Serving as executor of a loved one's estate carries many responsibilities, and often, it seems, nearly as many pitfalls. Most family members who serve as executors have little experience doing so, making the task even more challenging. Unfortunately, it is possible to make missteps in administering an estate and not realize it until after the harm is done.
It may be helpful to become aware of some of the more common, and sometimes surprising, mistakes that executors make, and learn how you can avoid them.
It's very important to open a probate case promptly, but take enough time to make sure you're doing the right things in the right order. Mishandling of estate business, even inadvertently, can result in personal liability for an executor. Even if you're not held liable for a mistake, errors caused by haste could delay the resolution of the estate.
For instance, Ohio law forgives almost all unsecured creditor claims if the estate is not opened for six months after the death. Opening the estate too soon could result in the loss of thousands of dollars.
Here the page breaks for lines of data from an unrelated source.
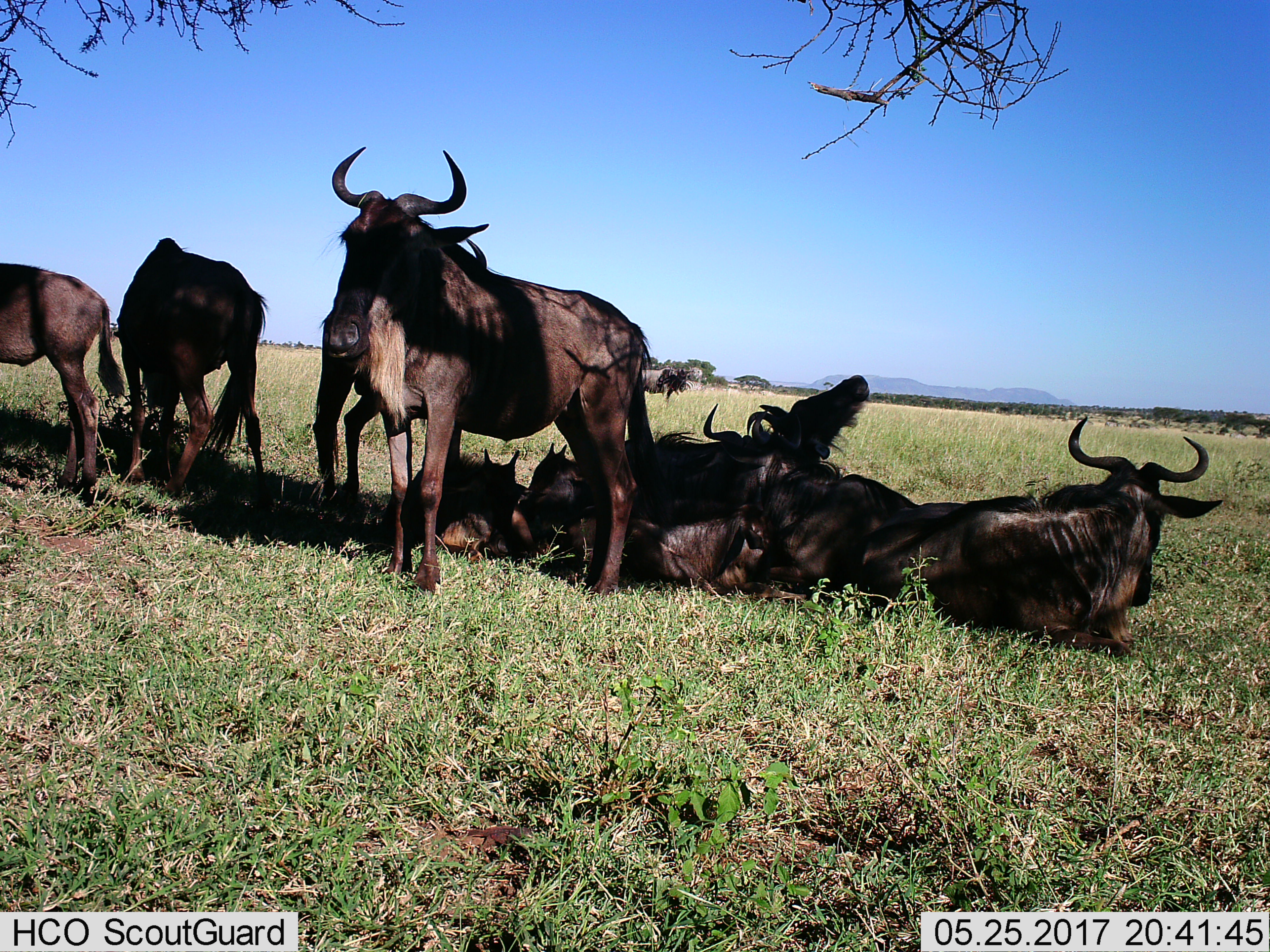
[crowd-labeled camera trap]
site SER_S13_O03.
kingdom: Animalia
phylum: Chordata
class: Mammalia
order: Artiodactyla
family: Bovidae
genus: Connochaetes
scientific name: Connochaetes taurinus taurinus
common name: blue wildebeest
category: wildebeestblue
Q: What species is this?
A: Wildebeestblue (blue wildebeest) (Connochaetes taurinus taurinus).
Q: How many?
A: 10.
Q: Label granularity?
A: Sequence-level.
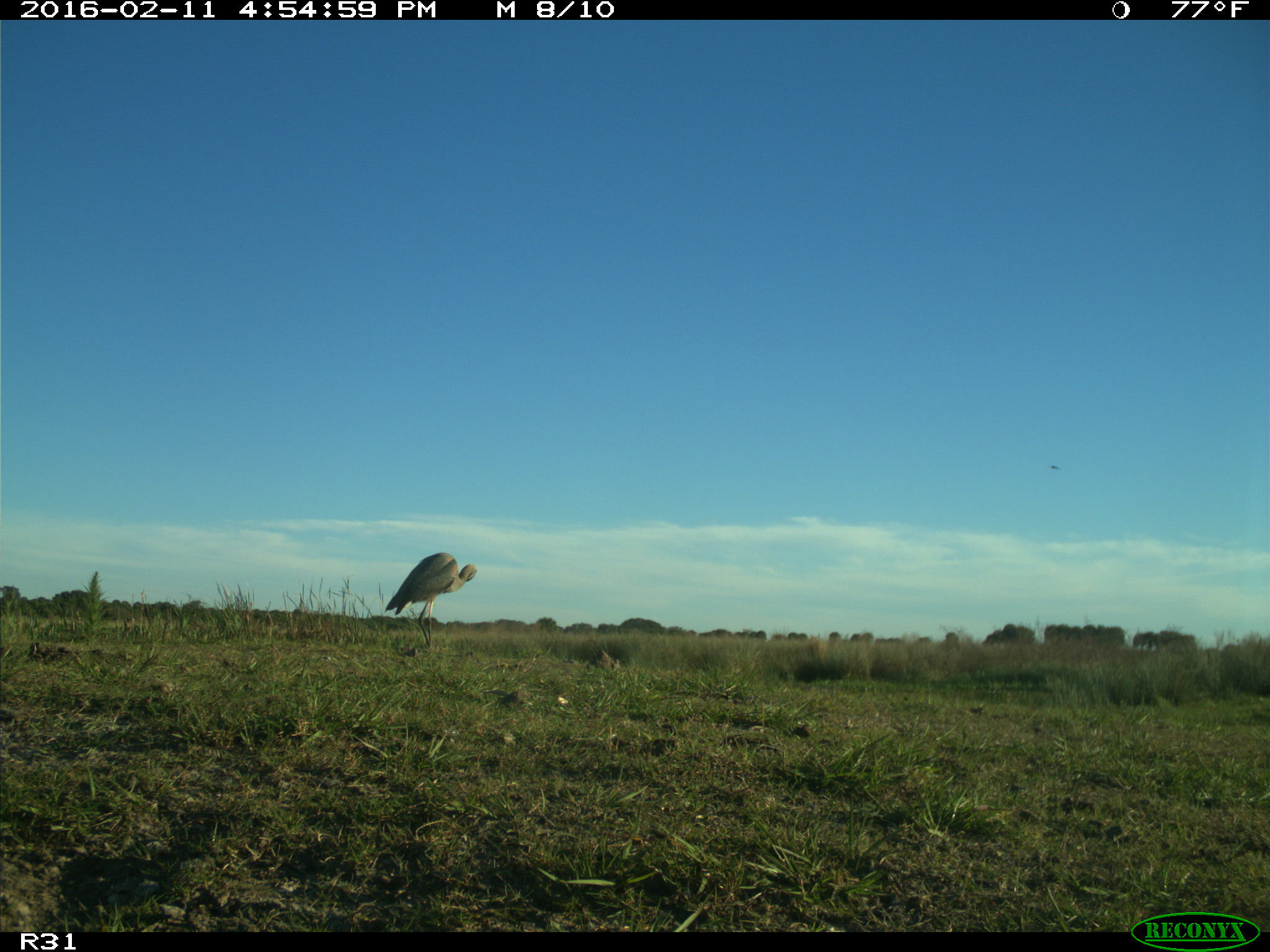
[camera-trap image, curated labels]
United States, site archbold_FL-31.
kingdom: Animalia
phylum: Chordata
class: Aves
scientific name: Aves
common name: birds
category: unidentified bird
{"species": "unidentified bird (birds) (Aves)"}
Chances are, if you're serving as the executor of the estate of a family member, you're trying to be extra diligent in making sure estate business is carried out properly. Since one of your responsibilities is paying estate bills and the debts of the deceased, you may try to take care of bills as soon as they come in. This is one of those things that sounds reasonable, but could be a huge mistake.
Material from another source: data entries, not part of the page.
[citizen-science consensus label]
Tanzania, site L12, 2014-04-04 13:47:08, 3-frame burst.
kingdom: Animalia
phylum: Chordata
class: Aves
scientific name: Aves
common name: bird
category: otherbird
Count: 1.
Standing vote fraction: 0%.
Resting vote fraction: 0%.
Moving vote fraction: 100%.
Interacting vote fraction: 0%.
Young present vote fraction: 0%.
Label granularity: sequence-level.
Here's why: Ohio law provides for certain debts to receive priority for payment. If the estate doesn't have the money to pay higher-priority debts, like taxes, because it paid lower-priority debts, like credit card bills, this could be considered a breach of your fiduciary duty and possibly lead to personal liability on your part for unpaid priority debt.
Consult with an experienced probate attorney to understand Ohio law on priority of debt, and how to deal with any bills or invoices you receive.
Your niece may have always wanted that pink porcelain sculpture that sat on Grandma's mantel, and Grandma may have verbally promised it to her many times. But, as odd as it seems, once Grandma passed away, she didn't own the sculpture anymore—her estate did. And the estate is a new legal entity whose assets you, as executor, are duty-bound to keep safe.
That doesn't mean that Niece won't ultimately receive the statue. It just means that it, like all of Grandma's other assets, large and small, will have to go through the probate process first. That process includes gathering all the assets, valuing them, and inventorying them. It may include liquidating some assets in order to settle debts of the estate.
Circumventing the probate process, whether or not "it's what Grandma would have wanted" is a breach of your duty to the estate. If the other heirs are okay with Niece getting the sculpture, the delay caused by the probate process won't change that. And if it turns out that Grandma promised the sculpture to more than one heir, you won't find yourself in the middle of a legal dispute because you handed it over to someone prematurely.
Dealing with real estate holdings after a death is challenging. If the property in question was the deceased's home, it may need to be sold. If there is still someone living there, such as an adult child who was caring for the deceased, they may want to delay the sale, while other heirs want to hasten it. If the property needs repairs before it can be sold, you will need to find out if you have (or have to obtain) authority to use estate funds to pay for repairs.
If the deceased's residence will be vacant after the death, you will need to keep it insured in case of loss such as fire or a burst pipe that causes a flood. However, most insurers prefer not to insure unoccupied houses for long periods, since some types of damage to the property (like that burst pipe) might not be discovered promptly and could become extensive (and expensive) as a result.
If the deceased owned property outside the state where they lived, such as a timeshare in Florida or a vacation cottage in Michigan, an auxiliary probate proceeding may need to be opened in the state where the real estate is located. Don't overlook the need to address out-of-state real estate, or the resolution of the estate may be delayed.
As you've no doubt concluded by now, there's a lot to get right when you're serving as the executor of an estate. Just because responsibility falls on your shoulders doesn't mean that you need to shoulder all of the responsibility yourself, especially if you have never administered an estate before.
An experienced probate attorney who has helped oversee the administration of hundreds of estates can help you manage the tasks of estate administration much more efficiently than you could do on your own. What's more, because an attorney's services are considered by the state to be a benefit to the estate, they may be paid for out of estate funds. So before you plunge into the role of executor, take the time to consult with an attorney who may be able to save you time, money, and stress in the administration of the estate.